Despite its deviation in reasoning from the Restatement, we would consider ourselves bound by Di Orio were it not for decisions of our Supreme Court which are discordant with its pronouncements. We refer to Fox v. Weissbach, 76 Ariz. 91, 259 P.2d 258 (1953); Phelps Dodge Corp. v. Ford, 68 Ariz. 190, 203 P.2d 633 (1949); *285 Magma Copper Co. v. Naglich, 60 Ariz. 43, 131 P.2d 357 (1942).

In Weissbach, our Supreme Court reached the decision that an adjudication in a divorce case that a certain motor vehicle was community property could not be taken advantage of by a stranger to that litigation in a subsequent proceeding in which the stranger sought to subject the automobile to a community debt. In so holding, the Court said, in part:

"We point out, however, that the instant proceeding is between different parties and the question of whether the Buick automobile was the appellant's separate property was only incidentally in the divorce action." 76 Ariz., at 94, 259 P.2d, at 260.

In Naglich, our Court held that it was error for the Industrial Commission to admit in evidence an award made in favor of an injured workman during his life, in a subsequent proceeding brought against his employer by his widow for death benefits. The Court said:

"We hold, therefore, that while findings and awards unappealed from are res adjudicata against both the employer and the injured workman who were parties to the award, they are not res adjudicata when dependents are endeavoring to establish their right to death benefits. The commission, therefore, should not have permitted the findings and award on a claim for compensation to the deceased during his lifetime to be offered in evidence on a claim for death benefits to his dependents." 60 Ariz., at 51, 131 P.2d, at 360.

◆ **Your objective**
Output the passage of the court opinion from "In Weissbach, our" to "P.2d, at 260.", word for word.

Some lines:
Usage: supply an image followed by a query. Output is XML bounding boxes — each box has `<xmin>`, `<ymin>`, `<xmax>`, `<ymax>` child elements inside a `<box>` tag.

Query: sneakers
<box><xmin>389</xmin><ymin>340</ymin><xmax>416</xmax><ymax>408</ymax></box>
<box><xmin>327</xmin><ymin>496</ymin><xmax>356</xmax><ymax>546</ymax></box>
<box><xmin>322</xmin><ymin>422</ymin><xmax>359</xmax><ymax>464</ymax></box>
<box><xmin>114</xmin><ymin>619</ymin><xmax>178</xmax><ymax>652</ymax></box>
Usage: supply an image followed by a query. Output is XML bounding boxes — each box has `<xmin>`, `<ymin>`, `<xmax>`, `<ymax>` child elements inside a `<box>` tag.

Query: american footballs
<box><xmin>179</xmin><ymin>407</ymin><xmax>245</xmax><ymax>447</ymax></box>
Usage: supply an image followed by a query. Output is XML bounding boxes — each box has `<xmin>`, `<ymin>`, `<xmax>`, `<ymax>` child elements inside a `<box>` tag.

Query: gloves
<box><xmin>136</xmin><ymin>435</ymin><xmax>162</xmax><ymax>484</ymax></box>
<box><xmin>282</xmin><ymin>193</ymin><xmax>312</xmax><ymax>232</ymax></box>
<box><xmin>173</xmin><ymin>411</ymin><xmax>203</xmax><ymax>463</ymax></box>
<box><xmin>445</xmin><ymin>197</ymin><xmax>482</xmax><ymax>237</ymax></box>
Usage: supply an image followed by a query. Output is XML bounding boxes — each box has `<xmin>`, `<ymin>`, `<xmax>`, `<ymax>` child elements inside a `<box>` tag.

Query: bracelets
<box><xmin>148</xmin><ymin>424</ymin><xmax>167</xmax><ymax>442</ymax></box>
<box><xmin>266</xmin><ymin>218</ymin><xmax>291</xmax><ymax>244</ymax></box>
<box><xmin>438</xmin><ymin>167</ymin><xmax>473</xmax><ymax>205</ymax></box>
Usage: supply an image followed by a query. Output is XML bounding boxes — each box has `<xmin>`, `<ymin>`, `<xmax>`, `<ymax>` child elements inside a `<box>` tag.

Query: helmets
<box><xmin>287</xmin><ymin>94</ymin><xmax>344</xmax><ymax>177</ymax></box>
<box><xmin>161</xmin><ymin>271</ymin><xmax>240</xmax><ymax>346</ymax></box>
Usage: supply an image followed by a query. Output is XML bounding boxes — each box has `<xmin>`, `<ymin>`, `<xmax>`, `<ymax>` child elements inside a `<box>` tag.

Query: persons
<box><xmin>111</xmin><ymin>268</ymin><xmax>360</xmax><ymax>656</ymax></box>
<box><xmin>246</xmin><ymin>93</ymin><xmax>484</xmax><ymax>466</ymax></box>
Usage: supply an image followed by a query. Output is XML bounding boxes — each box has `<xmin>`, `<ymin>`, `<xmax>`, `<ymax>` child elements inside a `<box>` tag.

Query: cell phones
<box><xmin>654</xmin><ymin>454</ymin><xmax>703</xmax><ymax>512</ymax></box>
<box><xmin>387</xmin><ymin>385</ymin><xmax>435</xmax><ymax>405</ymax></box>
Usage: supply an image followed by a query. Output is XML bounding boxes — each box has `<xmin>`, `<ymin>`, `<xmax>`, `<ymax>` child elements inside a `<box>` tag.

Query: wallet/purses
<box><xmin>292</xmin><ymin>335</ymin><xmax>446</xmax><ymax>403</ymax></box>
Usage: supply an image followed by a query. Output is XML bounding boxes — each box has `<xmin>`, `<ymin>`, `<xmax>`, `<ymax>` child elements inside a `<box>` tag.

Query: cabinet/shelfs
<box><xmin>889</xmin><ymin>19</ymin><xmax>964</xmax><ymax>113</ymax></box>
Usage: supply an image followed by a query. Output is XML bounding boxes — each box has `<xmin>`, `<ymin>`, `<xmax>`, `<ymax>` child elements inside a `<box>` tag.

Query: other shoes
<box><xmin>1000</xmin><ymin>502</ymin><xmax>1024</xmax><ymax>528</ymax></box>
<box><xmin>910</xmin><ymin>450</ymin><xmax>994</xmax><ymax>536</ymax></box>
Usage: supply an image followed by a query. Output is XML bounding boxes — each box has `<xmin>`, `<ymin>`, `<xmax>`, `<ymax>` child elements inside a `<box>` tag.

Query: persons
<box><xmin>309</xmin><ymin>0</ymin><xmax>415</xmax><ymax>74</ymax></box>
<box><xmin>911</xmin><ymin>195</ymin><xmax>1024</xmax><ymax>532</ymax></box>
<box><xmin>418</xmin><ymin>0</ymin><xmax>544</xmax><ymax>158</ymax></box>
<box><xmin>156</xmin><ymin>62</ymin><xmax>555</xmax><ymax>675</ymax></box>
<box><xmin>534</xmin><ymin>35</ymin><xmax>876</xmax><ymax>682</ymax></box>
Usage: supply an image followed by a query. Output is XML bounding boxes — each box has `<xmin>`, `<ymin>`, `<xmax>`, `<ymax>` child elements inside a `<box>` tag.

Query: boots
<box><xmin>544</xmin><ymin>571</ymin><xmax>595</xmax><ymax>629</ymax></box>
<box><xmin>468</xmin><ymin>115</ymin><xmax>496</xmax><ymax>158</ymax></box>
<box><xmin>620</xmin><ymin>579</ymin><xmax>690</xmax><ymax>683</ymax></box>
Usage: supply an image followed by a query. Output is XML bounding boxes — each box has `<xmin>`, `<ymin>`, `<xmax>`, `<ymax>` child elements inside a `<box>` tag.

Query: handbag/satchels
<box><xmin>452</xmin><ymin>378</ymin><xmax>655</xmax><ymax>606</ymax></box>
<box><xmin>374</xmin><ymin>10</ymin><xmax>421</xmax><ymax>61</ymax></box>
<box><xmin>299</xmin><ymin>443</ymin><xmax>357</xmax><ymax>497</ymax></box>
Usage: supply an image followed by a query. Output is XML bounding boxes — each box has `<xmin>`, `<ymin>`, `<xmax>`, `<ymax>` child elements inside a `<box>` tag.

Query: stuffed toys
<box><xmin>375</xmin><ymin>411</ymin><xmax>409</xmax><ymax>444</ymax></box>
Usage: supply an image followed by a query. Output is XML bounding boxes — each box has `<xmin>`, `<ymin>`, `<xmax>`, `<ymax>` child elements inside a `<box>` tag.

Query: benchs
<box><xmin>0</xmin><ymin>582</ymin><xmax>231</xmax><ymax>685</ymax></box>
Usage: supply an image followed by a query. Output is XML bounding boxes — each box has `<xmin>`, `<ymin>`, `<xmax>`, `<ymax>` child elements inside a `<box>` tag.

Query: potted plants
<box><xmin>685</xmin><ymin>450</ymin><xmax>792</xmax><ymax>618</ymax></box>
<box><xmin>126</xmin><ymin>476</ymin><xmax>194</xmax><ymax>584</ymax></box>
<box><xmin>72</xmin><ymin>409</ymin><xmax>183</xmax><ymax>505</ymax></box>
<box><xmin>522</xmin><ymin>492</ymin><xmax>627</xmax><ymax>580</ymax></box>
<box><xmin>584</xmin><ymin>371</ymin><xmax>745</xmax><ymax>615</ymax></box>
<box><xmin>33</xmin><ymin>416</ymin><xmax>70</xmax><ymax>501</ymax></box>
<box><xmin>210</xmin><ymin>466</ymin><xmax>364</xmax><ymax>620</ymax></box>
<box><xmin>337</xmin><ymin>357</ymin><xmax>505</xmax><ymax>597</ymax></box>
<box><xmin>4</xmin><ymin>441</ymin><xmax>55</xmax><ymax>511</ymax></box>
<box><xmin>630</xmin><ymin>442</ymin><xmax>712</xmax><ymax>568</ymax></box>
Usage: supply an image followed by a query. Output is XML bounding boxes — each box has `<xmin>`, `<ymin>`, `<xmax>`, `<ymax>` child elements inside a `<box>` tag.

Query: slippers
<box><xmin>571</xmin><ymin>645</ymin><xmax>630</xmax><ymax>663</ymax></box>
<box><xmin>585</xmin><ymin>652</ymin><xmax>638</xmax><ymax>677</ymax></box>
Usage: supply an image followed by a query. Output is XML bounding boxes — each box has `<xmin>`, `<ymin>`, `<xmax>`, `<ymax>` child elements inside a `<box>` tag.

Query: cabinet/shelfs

◆ **Task result**
In Weissbach, our Supreme Court reached the decision that an adjudication in a divorce case that a certain motor vehicle was community property could not be taken advantage of by a stranger to that litigation in a subsequent proceeding in which the stranger sought to subject the automobile to a community debt. In so holding, the Court said, in part:

"We point out, however, that the instant proceeding is between different parties and the question of whether the Buick automobile was the appellant's separate property was only incidentally in the divorce action." 76 Ariz., at 94, 259 P.2d, at 260.